Utah Mayor Demands Removal of Over 100 ‘Pornographic’ Books from School Libraries (Video)

Riverton, Utah Mayor Trent Staggs is urging the Jordan School District to take action and eliminate over 100 books considered to contain “pornographic” and “filthy” content from school libraries, according to a report from The Blaze.

During a school board meeting on Tuesday, Mayor Staggs addressed his concerns about “inappropriate materials and pornographic materials” available to students in the district’s libraries.

Staggs, who was elected to his second term in January 2022, informed the board that the issue has grown “pretty alarming” and that “scores of residents” have voiced their concerns regarding the inappropriate books.

“I’ve heard from scores of residents about the concerns of inappropriate materials in schools. I received emails, phone calls, to a large extent, I need to tell you they feel like they are not being heard,” the mayor said.
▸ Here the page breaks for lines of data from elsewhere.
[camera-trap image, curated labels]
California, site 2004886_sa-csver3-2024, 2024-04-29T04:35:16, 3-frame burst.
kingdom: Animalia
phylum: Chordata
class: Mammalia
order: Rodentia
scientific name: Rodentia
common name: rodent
According to Staggs, the city council had already emailed the school board in September about the issue, but the two parties had not yet met.

“At the end of the day, this filth needs to be removed from our schools. There’s over one hundred volumes that one parent organization has put together. A hundred volumes still in Jordan School Districts that clearly violate the law,” Staggs continued.

The mayor emphasized that there is “no justifiable reason” for pornographic books to be on school library shelves.

“There’s absolutely no educational value,” Staggs argued. “There is so much out there that talks about how toxic this is and the effects that it has on kids long-term.”

The mayor accused the school board of not addressing the issue with the urgency it deserves.

“I do not want another school year to go by with these volumes still at the disposal of kids. It’s within your power to set policy,” he said.

The Riverton city leader mentioned that the district’s current policy for removing inappropriate materials requires reporting the books at each school.

He suggested that when a book is deemed inappropriate for students at one school, it should be removed from all schools in the district.

A spokesperson for the Jordan School District informed Crisis in the Classroom that the district recently revised its book review policy.

“We follow this policy when reviewing, approving, or removing materials or books in our schools,” the spokesperson said, adding, “Our schools are a place where all are free to learn in a safe, welcoming environment. Student safety, health, and wellness is our top priority.”